* _What is expected_: Recast the rows, from the line containing "In this captured moment, of the alternatives" through the last line of the rows, as a Markdown table with the columns No. and Line, numbering each line and omitting blank lines.

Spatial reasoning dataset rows
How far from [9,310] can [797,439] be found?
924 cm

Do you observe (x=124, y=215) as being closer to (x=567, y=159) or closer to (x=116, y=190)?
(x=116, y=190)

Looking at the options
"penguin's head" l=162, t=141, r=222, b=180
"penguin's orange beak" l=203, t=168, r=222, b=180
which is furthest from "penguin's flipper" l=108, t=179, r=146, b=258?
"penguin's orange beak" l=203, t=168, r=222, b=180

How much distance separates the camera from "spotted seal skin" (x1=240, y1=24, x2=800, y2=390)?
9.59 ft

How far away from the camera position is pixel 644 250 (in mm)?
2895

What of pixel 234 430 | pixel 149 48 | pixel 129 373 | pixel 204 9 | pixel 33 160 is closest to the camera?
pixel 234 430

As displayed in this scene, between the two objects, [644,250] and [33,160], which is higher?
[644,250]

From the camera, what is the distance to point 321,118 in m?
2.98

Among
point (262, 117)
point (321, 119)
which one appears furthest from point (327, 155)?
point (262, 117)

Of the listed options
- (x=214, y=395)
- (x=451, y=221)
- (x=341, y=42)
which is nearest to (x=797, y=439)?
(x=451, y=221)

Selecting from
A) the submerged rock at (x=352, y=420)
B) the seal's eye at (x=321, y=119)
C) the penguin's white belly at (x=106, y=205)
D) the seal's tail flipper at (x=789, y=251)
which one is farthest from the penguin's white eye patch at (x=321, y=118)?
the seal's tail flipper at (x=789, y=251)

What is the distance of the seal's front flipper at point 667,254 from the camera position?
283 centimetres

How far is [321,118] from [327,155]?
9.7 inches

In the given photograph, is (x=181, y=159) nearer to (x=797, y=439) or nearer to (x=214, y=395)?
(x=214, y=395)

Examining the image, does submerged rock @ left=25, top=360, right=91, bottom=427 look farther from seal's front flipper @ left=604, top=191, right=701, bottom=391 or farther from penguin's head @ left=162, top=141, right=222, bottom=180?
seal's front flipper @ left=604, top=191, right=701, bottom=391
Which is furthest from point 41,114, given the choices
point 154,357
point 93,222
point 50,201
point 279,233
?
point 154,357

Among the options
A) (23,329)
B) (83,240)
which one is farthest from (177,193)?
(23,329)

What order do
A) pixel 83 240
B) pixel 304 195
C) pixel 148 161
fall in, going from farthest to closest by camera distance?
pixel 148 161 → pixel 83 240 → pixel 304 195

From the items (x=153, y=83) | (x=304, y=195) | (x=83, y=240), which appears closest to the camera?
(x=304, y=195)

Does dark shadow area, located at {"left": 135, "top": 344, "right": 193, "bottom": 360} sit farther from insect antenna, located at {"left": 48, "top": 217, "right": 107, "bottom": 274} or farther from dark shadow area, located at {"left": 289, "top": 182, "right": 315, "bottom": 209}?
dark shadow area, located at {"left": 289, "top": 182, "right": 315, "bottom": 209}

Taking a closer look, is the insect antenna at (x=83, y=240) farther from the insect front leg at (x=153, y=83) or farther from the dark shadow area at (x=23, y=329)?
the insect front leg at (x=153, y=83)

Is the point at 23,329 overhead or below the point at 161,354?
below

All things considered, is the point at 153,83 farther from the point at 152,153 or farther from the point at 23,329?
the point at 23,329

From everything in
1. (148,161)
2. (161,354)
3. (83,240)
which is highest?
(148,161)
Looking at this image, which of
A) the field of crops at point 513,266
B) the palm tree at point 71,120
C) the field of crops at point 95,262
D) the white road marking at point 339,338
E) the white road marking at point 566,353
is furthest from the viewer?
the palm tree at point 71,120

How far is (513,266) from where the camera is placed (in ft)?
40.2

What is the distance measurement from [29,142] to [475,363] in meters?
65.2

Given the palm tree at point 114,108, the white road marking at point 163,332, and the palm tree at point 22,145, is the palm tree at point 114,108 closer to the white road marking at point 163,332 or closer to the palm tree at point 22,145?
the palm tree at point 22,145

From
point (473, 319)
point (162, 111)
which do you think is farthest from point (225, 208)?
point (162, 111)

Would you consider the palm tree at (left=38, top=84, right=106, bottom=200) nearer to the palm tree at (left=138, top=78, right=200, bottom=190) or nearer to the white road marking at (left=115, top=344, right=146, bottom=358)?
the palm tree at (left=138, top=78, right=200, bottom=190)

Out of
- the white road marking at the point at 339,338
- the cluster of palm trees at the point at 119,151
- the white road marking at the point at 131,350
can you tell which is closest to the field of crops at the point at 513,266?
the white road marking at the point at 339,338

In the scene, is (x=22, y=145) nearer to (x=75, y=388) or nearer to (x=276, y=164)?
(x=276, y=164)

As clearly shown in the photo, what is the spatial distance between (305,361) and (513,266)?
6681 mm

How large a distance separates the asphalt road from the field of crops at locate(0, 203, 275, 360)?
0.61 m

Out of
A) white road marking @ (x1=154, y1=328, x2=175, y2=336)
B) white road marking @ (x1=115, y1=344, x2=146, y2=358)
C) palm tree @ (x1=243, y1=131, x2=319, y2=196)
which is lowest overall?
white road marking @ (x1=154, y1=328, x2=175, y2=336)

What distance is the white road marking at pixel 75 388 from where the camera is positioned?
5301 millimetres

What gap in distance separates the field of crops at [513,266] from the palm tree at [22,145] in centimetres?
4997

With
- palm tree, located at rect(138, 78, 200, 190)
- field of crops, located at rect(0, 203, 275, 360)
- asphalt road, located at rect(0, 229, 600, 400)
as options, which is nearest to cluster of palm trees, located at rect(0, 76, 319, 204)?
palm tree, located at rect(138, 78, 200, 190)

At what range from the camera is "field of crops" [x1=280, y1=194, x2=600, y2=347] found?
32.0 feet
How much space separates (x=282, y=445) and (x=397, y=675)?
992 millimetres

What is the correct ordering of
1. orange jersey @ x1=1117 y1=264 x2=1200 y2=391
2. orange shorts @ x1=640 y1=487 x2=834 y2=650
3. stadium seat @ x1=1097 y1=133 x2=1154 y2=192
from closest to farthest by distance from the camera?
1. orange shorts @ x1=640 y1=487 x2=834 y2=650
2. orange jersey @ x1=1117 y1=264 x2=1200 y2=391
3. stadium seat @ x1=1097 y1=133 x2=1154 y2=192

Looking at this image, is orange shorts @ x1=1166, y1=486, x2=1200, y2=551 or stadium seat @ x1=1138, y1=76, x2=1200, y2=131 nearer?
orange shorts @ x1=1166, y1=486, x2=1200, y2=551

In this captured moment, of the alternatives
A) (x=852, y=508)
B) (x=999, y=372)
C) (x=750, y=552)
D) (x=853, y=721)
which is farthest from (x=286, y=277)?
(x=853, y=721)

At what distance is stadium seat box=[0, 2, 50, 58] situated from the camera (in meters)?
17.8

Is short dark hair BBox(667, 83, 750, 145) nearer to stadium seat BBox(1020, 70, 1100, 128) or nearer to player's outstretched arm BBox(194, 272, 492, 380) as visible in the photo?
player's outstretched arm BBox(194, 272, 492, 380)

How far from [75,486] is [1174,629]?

* _Answer for the task_:
| No. | Line |
|---|---|
| 1 | In this captured moment, of the alternatives |
| 2 | A) (x=852, y=508) |
| 3 | B) (x=999, y=372) |
| 4 | C) (x=750, y=552) |
| 5 | D) (x=853, y=721) |
| 6 | which is farthest from (x=286, y=277)? |
| 7 | (x=853, y=721) |
| 8 | At what distance is stadium seat box=[0, 2, 50, 58] situated from the camera (in meters)? |
| 9 | 17.8 |
| 10 | Is short dark hair BBox(667, 83, 750, 145) nearer to stadium seat BBox(1020, 70, 1100, 128) or nearer to player's outstretched arm BBox(194, 272, 492, 380) as visible in the photo? |
| 11 | player's outstretched arm BBox(194, 272, 492, 380) |
| 12 | How far from [75,486] is [1174,629]? |